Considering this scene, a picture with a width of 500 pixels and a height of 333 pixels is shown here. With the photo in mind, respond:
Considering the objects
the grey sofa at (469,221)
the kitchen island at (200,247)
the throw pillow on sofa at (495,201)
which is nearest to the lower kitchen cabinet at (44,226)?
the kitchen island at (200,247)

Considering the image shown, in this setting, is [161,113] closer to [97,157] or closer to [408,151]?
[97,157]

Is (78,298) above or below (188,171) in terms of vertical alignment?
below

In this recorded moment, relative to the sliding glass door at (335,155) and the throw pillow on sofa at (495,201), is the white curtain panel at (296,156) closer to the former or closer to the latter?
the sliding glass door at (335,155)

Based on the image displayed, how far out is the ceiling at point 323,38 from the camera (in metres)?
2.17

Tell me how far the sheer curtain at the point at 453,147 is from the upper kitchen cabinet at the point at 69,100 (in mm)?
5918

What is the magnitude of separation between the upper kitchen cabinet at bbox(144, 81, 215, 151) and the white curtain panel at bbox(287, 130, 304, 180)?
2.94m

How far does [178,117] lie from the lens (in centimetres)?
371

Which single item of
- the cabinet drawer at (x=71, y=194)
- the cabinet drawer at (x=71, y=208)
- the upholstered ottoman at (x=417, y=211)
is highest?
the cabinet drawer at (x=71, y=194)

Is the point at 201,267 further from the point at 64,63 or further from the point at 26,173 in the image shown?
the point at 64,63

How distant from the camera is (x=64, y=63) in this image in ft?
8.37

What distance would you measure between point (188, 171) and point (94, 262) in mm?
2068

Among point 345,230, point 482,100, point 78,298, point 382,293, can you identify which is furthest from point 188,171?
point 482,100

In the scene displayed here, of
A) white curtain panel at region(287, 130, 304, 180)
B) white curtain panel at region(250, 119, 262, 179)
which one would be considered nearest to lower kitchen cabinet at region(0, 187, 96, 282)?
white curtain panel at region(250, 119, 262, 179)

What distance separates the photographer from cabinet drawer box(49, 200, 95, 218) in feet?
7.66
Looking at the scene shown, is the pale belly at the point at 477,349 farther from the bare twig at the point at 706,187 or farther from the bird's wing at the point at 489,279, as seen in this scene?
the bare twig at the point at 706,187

● ● ● ●

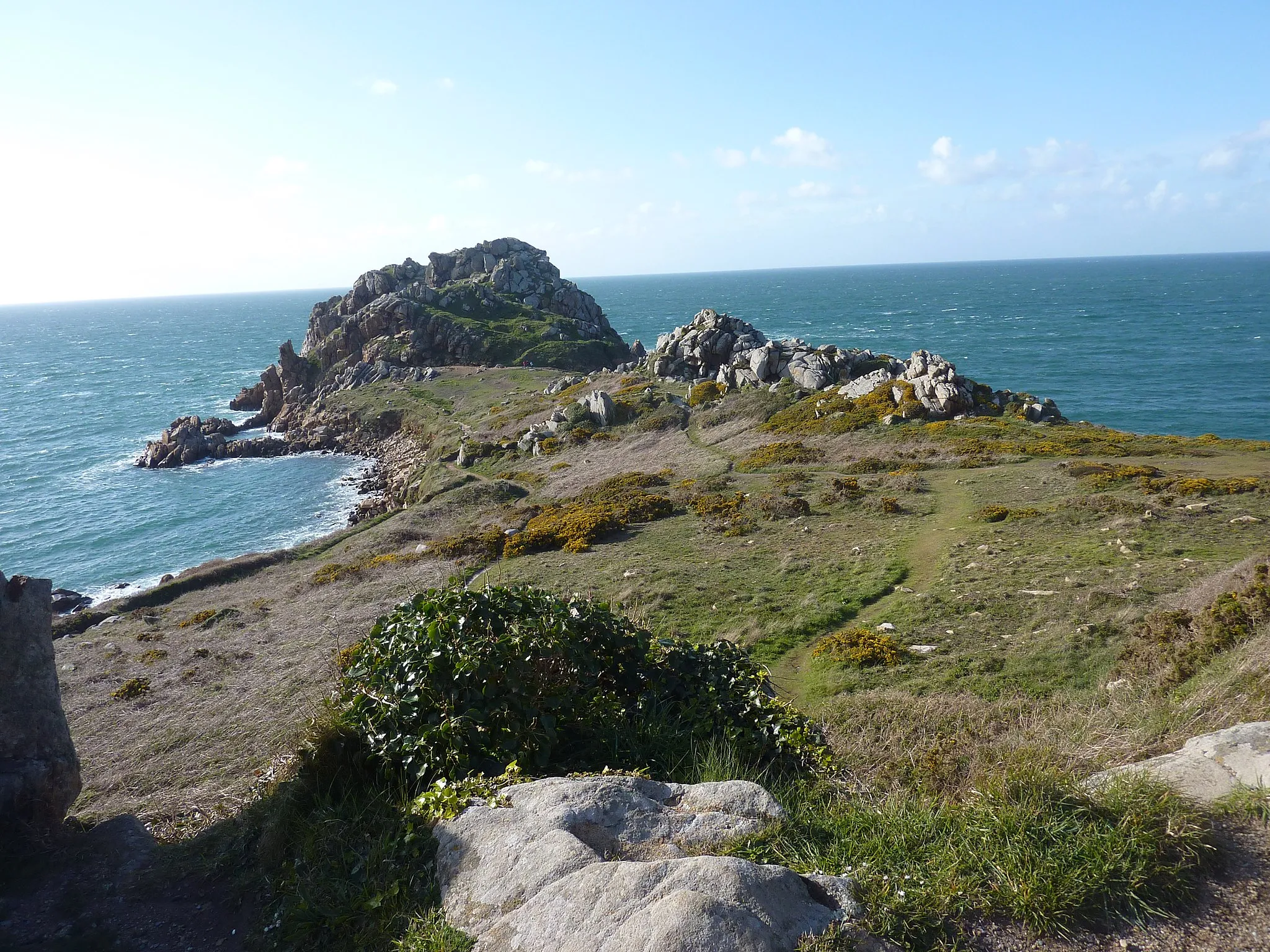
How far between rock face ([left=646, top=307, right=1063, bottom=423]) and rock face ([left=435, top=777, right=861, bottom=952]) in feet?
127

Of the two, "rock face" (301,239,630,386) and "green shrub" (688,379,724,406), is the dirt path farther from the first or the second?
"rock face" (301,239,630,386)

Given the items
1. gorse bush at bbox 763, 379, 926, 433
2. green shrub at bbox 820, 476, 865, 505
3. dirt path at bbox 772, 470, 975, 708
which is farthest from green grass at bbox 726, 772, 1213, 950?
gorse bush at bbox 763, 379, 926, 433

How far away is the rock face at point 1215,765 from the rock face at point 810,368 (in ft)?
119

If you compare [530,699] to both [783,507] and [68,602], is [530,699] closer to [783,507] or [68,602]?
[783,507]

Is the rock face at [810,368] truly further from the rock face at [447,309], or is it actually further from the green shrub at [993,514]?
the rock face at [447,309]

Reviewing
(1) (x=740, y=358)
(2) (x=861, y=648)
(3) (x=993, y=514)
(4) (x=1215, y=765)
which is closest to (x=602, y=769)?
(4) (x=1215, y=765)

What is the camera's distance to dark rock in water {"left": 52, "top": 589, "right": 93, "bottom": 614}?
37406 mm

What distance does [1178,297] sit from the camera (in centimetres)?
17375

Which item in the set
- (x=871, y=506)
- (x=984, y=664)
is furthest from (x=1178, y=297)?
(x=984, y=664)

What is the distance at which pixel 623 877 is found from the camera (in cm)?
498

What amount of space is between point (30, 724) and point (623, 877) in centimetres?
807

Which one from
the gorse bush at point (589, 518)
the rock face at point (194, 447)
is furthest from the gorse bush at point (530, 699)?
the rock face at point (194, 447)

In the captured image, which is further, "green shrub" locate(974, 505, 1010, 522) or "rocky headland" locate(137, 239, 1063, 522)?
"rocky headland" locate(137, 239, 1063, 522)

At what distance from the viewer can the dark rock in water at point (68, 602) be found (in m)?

● ● ● ●

Required work
Rewrite the records from the line containing "How far away" through the line containing "At what distance" as a JSON list of strings, one string per line and with blank lines omitted.

Output for this exercise
[
  "How far away is the rock face at point 1215,765 from the rock face at point 810,368 (in ft)?",
  "119",
  "If you compare [530,699] to both [783,507] and [68,602], is [530,699] closer to [783,507] or [68,602]?",
  "[783,507]",
  "Is the rock face at [810,368] truly further from the rock face at [447,309], or is it actually further from the green shrub at [993,514]?",
  "the rock face at [447,309]",
  "Reviewing",
  "(1) (x=740, y=358)",
  "(2) (x=861, y=648)",
  "(3) (x=993, y=514)",
  "(4) (x=1215, y=765)",
  "which is closest to (x=602, y=769)?",
  "(4) (x=1215, y=765)",
  "What is the camera's distance to dark rock in water {\"left\": 52, \"top\": 589, \"right\": 93, \"bottom\": 614}?",
  "37406 mm",
  "What distance does [1178,297] sit from the camera (in centimetres)?",
  "17375",
  "Which item in the set",
  "- (x=871, y=506)",
  "- (x=984, y=664)",
  "is furthest from (x=1178, y=297)?",
  "(x=984, y=664)",
  "What is the distance at which pixel 623 877 is found from the camera (in cm)?",
  "498",
  "What amount of space is between point (30, 724) and point (623, 877) in centimetres?",
  "807",
  "Which one from",
  "the gorse bush at point (589, 518)",
  "the rock face at point (194, 447)",
  "is furthest from the gorse bush at point (530, 699)?",
  "the rock face at point (194, 447)",
  "In the captured image, which is further, \"green shrub\" locate(974, 505, 1010, 522) or \"rocky headland\" locate(137, 239, 1063, 522)?",
  "\"rocky headland\" locate(137, 239, 1063, 522)",
  "At what distance from the viewer can the dark rock in water at point (68, 602) be found (in m)?"
]